Introduction
LLMs have exhibited impressive capabilities in handling complex tasks that involve extensive text, such as summarization, question answering, and coding. One crucial aspect of improving their performance is the ability to align models with long-context instructions, which typically demands instruction fine-tuning on lengthy input sequences. Current efforts in long-context LLMs are mainly centered on extending context windows, but this approach alone is insufficient for instruction alignment over long texts.
Related Work
When considering long-context scaling, two primary categories emerge: methods requiring fine-tuning and those that do not. Non-fine-tuned techniques might involve sliding window attention or neighboring token compression to address the positional out-of-distribution issue in attention computations for lengthy contexts; however, these approaches still fall short of the performance achieved by fine-tuned models. On the other hand, position encoding extension and continual pretraining on extended sequences are standard strategies employed by fine-tuned approaches. As these models scale, aligning them with long instruction-following datasets during a phase known as supervised fine-tuning becomes paramount to ensure they can handle diverse user requests in a chat interface.
LongAlign
To effectively train LLMs for extended interactions with users, LongAlign introduces an integrated process for data construction, efficient training, and robust evaluation. Its first salvo is an expansive dataset of long instruction data, derived from nine diverse sources and created using Self-Instruct to generate 10k instruction data of lengths ranging from 8k to 64k tokens. Training efficiency is amplified through packing and sorted batching strategies, reducing idle times in multi-GPU setups. Furthermore, to address biases introduced by these strategies, a loss weighting method is developed, ensuring balanced contributions to loss calculations across sequences of varying lengths. The evaluation benchmark, LongBench-Chat, brings realism into play with a series of open-ended questions, annotated by Ph.D. students, that span lengths of 10k to 100k tokens.
The standard baselines for evaluating the success of LLMs on long-context tasks have been outshone by LongAlign, which displays a performance enhancement of up to 30% on long-context tasks, without a concurrent drop in proficiency in handling short, generic tasks.
Findings and Contributions
LongAlign's efficacy is underlined by its success in scaling beyond the 64k token length mark while maintaining compatibility with shorter contexts. Empirical experiments unveil several insights:
- The quantity and diversity of long instruction data crucially influencer a model's performance, optimizing outcomes by as much as 30%.

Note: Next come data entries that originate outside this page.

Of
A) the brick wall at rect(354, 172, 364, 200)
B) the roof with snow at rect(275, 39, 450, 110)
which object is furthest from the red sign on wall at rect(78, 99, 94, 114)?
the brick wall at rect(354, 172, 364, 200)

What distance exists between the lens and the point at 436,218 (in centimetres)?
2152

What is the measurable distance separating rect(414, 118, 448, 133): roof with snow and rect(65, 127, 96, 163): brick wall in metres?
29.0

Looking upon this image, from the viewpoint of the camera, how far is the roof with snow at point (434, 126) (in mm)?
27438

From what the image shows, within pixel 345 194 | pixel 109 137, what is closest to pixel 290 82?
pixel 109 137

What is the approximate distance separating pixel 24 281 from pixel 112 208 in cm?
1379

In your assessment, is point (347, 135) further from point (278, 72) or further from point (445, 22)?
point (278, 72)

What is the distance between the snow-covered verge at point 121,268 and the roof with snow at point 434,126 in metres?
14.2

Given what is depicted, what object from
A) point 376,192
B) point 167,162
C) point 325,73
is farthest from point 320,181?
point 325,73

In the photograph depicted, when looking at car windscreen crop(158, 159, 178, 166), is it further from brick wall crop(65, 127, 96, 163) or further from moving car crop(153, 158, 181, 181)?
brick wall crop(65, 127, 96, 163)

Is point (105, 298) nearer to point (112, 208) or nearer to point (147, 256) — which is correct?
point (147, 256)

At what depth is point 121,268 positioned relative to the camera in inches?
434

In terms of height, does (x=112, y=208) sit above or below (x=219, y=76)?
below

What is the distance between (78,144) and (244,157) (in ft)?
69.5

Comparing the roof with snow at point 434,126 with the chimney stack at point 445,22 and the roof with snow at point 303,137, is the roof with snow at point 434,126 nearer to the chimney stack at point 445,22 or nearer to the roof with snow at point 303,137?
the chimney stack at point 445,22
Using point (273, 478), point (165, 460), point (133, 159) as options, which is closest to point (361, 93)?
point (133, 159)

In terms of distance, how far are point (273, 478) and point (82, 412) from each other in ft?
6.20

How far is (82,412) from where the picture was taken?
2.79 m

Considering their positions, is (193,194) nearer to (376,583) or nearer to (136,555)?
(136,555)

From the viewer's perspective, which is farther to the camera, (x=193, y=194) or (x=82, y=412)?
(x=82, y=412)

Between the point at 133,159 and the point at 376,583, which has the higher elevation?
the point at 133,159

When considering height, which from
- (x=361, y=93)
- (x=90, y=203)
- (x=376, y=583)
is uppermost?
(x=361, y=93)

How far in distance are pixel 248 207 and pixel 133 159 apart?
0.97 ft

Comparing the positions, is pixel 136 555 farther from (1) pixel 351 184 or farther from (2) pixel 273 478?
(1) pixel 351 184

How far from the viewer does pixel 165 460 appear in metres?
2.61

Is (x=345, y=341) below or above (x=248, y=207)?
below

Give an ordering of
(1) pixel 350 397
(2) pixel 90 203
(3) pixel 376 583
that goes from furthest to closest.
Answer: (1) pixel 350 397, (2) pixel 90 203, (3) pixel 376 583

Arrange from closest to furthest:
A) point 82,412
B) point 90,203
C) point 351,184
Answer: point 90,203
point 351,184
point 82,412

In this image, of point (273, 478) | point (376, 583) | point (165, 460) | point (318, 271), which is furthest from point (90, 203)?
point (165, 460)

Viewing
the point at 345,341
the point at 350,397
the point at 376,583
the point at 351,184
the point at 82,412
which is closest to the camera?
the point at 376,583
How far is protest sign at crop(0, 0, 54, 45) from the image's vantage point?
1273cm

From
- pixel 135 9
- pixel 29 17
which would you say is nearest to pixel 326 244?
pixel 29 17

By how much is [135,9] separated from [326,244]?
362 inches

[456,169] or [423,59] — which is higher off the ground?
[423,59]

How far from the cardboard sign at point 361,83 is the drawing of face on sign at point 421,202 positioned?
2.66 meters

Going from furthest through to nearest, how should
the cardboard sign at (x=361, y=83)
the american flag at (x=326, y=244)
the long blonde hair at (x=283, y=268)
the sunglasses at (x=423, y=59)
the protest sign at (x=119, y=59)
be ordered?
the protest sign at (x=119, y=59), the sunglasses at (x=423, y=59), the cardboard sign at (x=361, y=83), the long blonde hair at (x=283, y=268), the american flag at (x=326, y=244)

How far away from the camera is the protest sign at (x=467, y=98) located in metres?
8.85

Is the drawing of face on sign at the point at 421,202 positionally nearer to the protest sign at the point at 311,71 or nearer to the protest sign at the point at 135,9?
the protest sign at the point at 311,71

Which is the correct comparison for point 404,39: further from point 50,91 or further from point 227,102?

- The packing and sorted batching training strategies are over 100% faster than traditional methods without trading off performance.
- The loss weighting strategy notably amplifies long-context performance by 10%, addressing potential biases in training loss calculations.
Conclusion
LongAlign stands as a robust and efficient approach to align LLMs with long-context tasks. The contributions extend from innovative data collection and training methodologies to the creation of an evaluation benchmark capable of determining a model's aptitude in executing realistic long-context interactions. This development opens avenues for emerging tasks requiring in-depth understanding of extended texts by LLMs.